## Task requirements
[a] Reproduce word for word the passage of the Rise Park monument entry that starts with "Black Hall was" and goes on through "of Rise Hall.".
[b] Write the next part of the Rise Park monument entry, picking up after its final sentence.

## Text under study

----

Longitude: -0.2573 / 0°15'26"W

OS Eastings: 514714.591327

OS Northings: 441726.159042

OS Grid: TA147417

Mapcode National: GBR VRNT.3C

Mapcode Global: WHHGC.08RD

Entry Name: Manorial earthworks and fishponds in Rise Park, including the site of Black Hall and Mote Hill

Scheduled Date: 14 March 1997

Source: Historic England

Source ID: 1015919

English Heritage Legacy ID: 26604

County: East Riding of Yorkshire

Civil Parish: Rise

Traditional County: Yorkshire

Lieutenancy Area (Ceremonial County): East Riding of Yorkshire

Church of England Parish: Rise All Saints

Church of England Diocese: York


The monument includes earthwork remains of the manorial complex of Rise with
associated fishponds and the site of Black Hall and Mote Hill.
Black Hall was the seat of the Faulconbergs, who held the manor of Rise from
the time of the Norman Conquest for nearly 400 years. The manor and associated
medieval settlement of Rise or `Risvn' is mentioned in the Domesday Survey,
and was originally larger than it is today. Crop marks seen from aerial
photographs indicate the original settlement to have been extensive,
stretching as far as North Farm, north east of present day Rise, down to the
southern limits of the earthwork remains around Blackhall Hill and Mote Hill
described here. The earthwork remains of the shrunken medieval village of Rise
are separated from the manorial earthworks by the post-medieval buildings and
park of Rise Hall.
The monument includes what are interpreted as building platforms, fishponds,
water management channels, fields and related earthworks located in the north
western corner of Rise Park, north of Rise Wood, an area defined by the road
which leads from Sigglesthorpe in the north to North Skirlaugh in the south,
which makes a right angled `dog leg' around the earthworks. A pronounced bank
with exterior ditch surrounds the complex on the western and
northern side. On the western side the bank is c.200m long with a break
towards its southern end. Along the north side of the site, the bank is 50m
long. The exterior ditch is `U' shaped in profile and about 1.5m in depth, 10m
wide at its top and 2m wide at its base. The bank is between 5m and 8m wide
and between 1m and 1.5m high and is interpreted as forming an original
boundary feature of Black Hall, with the deep ditch to its north and west
acting as a conduit for the drainage of water away from the manorial
The configuration of the earthwork features of the site indicates that the
manorial complex here took advantage of the natural topography of the land,
with the buildings being located on higher ground at the north and east side
of the monument, with water management ditches and drainage features running
through the centre and draining to the west.

----

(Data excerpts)
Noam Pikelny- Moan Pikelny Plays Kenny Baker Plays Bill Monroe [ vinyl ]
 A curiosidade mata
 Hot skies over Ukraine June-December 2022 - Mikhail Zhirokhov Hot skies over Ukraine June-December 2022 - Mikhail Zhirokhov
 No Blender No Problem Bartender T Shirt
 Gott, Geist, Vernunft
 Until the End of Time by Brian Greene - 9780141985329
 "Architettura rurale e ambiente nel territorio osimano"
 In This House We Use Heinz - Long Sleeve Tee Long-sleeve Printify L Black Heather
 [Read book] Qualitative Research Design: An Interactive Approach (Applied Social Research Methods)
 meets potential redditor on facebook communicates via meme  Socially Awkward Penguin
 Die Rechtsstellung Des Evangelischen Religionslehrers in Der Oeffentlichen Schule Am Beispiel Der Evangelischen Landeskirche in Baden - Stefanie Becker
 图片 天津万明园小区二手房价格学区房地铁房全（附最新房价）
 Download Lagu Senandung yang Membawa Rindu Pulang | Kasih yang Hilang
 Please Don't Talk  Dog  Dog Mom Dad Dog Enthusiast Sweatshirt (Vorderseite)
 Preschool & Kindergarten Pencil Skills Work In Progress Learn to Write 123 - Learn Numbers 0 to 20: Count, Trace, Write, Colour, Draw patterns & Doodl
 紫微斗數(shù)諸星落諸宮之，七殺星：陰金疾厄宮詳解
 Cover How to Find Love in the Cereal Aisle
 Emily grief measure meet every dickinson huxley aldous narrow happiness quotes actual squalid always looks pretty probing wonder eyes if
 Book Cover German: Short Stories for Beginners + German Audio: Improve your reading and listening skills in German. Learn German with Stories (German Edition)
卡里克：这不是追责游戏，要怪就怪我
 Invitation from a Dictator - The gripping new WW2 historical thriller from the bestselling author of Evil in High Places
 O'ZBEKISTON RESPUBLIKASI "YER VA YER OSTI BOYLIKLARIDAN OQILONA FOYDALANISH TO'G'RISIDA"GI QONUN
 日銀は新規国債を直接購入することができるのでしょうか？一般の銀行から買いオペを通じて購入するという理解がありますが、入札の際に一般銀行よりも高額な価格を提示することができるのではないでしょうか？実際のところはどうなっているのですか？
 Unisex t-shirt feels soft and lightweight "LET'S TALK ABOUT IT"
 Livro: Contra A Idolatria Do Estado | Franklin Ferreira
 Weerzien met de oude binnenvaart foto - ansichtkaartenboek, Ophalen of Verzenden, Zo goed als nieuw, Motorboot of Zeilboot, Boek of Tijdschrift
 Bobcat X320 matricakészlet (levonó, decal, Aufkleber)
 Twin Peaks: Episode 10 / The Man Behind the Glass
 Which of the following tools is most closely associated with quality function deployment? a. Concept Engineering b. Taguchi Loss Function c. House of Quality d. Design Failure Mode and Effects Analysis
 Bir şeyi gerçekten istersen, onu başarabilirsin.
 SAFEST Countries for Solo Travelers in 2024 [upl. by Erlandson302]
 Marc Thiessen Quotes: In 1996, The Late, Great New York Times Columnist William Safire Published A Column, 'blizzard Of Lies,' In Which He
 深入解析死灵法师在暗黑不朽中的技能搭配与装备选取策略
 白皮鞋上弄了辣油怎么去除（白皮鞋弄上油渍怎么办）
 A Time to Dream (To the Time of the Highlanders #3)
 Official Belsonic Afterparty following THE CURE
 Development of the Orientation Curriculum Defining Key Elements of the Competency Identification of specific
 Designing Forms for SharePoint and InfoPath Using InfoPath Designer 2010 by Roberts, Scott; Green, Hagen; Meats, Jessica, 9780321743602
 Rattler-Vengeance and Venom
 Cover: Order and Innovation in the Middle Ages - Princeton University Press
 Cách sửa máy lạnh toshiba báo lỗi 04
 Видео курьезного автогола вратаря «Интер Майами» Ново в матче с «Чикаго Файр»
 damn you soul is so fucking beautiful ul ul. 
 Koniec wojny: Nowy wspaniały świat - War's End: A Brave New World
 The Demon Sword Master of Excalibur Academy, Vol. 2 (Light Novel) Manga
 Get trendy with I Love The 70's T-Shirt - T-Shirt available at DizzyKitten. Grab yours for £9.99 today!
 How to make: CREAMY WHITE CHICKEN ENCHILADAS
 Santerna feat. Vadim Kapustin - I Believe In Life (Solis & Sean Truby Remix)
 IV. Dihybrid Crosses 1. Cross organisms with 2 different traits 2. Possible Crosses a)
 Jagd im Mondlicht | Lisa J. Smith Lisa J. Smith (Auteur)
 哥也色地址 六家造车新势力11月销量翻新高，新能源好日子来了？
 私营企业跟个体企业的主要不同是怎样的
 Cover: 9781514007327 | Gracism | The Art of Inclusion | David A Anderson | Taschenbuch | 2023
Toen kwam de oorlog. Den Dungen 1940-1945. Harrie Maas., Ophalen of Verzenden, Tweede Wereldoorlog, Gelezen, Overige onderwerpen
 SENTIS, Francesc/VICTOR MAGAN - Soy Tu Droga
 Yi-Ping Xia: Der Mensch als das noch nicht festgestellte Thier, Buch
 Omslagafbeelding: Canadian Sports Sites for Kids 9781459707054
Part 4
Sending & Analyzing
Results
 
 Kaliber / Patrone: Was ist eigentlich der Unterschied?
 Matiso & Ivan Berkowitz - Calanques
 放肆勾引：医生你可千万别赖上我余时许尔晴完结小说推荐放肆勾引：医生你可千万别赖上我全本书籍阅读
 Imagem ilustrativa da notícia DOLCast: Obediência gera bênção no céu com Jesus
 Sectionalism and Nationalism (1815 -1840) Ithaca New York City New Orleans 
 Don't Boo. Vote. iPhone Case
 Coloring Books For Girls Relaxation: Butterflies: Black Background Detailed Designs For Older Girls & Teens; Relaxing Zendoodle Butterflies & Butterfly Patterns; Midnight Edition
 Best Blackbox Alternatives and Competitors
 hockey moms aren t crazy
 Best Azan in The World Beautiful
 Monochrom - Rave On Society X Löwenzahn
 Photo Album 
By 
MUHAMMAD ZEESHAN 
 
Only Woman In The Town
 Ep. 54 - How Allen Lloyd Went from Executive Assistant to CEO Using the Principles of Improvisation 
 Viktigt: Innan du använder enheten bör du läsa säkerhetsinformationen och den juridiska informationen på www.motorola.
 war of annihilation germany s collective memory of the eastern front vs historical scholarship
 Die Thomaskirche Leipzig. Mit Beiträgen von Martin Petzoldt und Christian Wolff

----

## Outputs for the tasks
[a]
Black Hall was the seat of the Faulconbergs, who held the manor of Rise from
the time of the Norman Conquest for nearly 400 years. The manor and associated
medieval settlement of Rise or `Risvn' is mentioned in the Domesday Survey,
and was originally larger than it is today. Crop marks seen from aerial
photographs indicate the original settlement to have been extensive,
stretching as far as North Farm, north east of present day Rise, down to the
southern limits of the earthwork remains around Blackhall Hill and Mote Hill
described here. The earthwork remains of the shrunken medieval village of Rise
are separated from the manorial earthworks by the post-medieval buildings and
park of Rise Hall.

[b]
The site of Black Hall is a rectangular flat-topped scarped hillock, around
30m square, situated in the north eastern corner of the park. No remains of a
building survive above ground, although building debris of brick and tile has
been found here and further remains will survive beneath the present ground
The fishponds and other water management channels lie some 50m to the south of
the site of the manor, at the southern edge of the higher ground, and surround
another platform area of about 30m square. Three oval ponds orientated
approximately north-south lie to the east of the platform, the first measuring
some 30m long by 5m wide, the second 20m by 8m and the third 15m long by 7m
wide. Another pond lies parallel to these but to the west of the platform and
is 20m long by 7m wide, and also orientated in the same direction,
approximately north-south. An elongated depression to the north of the
platform here, 25m long by 5m wide and orientated north-south, is also
interpreted as being part of the fishpond and water management complex in this
area. A long ditch, 130m long by 10m wide runs due north-south to link with
the ponds at the eastern side of the earthwork complex and is also interpreted
as a water management feature.
Mote Hill is also included in the earthwork complex. It lies at the western
side of the monument close to the modern road. It includes a flat topped and
steeply scarped natural hillock measuring about 40m north-south by 26m east-
west and is up to 3m in height. It is thought to be a `moot', or meeting
place, rather than an actual motte as it was once believed to be, although
other reports mention it as being the site of a former hunting lodge.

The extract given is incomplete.